> **Aufgabe A**: Auf welcher Höhe liegt Bellamonte laut dem Textauszug?
> **Aufgabe B**: Erkläre mithilfe des Textauszugs, warum die Routeneinteilung zu Beginn der Etappe als unglücklich empfunden wird.

> **Textauszug**:
========
3. Tag (30.3.03): Predazzo - Venedig (173 km)

Frühstück im Hotel Montanara gut. Bei 0-5 Grad geht es in Predazzo auf 1018m los und ich spüre die unglückliche Routeneinteilung: Nach dem Ort geht es sofort in den Anstieg:-| Es geht gleichmäßig rauf, aber so, daß ich mit 39-25 nicht zu schnell fahren muß. Nach 7 km erreiche ich in 1373m Bellamonte. Bis hierher war es schon ganz nett. Nach dem Ort schlängelt es sich durch lichten Wald, rechter Hand begleiten mich die scheebedeckten Gipfel der Catena dei Lagorai und links gibt es einige schroffen Felsabhänge. Es steigt immer noch gemächlich an, bis der Stausee Lago di Forte Buso beginnt. Dieser ist fast leer und die Böschung und den Boden bedecken dicke Eisplatten. Jetzt kann ich mich warmfahren. Es schlängelt sich nett am See entlang bis ich Paneveggio erreiche. Danach geht es im Wald weiter und nach dem Abzweig zum Passo di Valles steigt es kräftig an: So wird es jetzt kontinuierlich weitergehen bis zum Paß. Es gibt nur ein paar Serpentinen, eher schlängelt sich die Straße am Berg hoch. Im Wald spüre ich auch die Kälte, die dort noch drinsteckt:-| Knapp 2 km vor dem Paß verlasse ich den Wald nachdem er etwas lichter geworden ist und nach 2-3 Serpentinen türmen sich vor mir die schroffen und verschneiten Pale di S. Martino (bis 3192m) auf!
Davor breitet sich hier am Passo di Rolle (1984m **/**/***) ein äußerst gut besuchtes Skigebiet aus: Parkende Autos weit und breit und plärrende Musik vom Skilift her. Aber das Wetter und die Sicht entschädigen: Tolle Bergkulisse, viel Schnee und bei gut 30 Grad in der Sonne läßt es sich aushalten:-) Nach ein paar Postkarten und einem Cappuchino ziehe ich alles an was ich habe: Trikot kurz, Wintertrikot lang, GoreTex-Jacke und dünne orange Fahrjacke, dazu lange Hose über die kurze Fahrhose.
========
> **Vorliegende Einträge**:
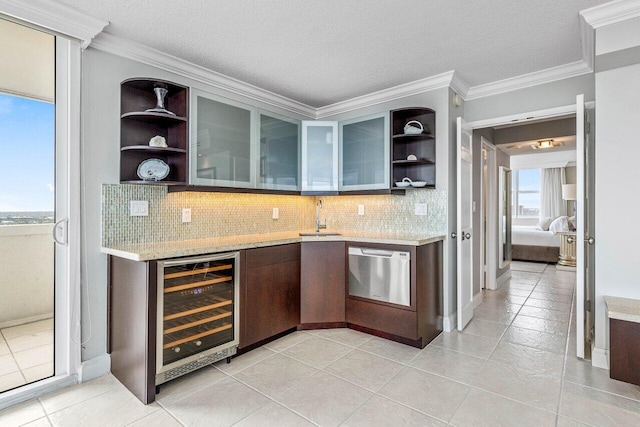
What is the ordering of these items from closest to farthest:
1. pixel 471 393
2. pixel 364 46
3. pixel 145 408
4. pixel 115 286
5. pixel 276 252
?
pixel 145 408
pixel 471 393
pixel 115 286
pixel 364 46
pixel 276 252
========
> **Lösung A**: Bellamonte liegt auf 1373 m.

> **Lösung B**: Die Etappe beginnt in Predazzo auf 1018 m. Gleich nach dem Ort geht es sofort in den Anstieg.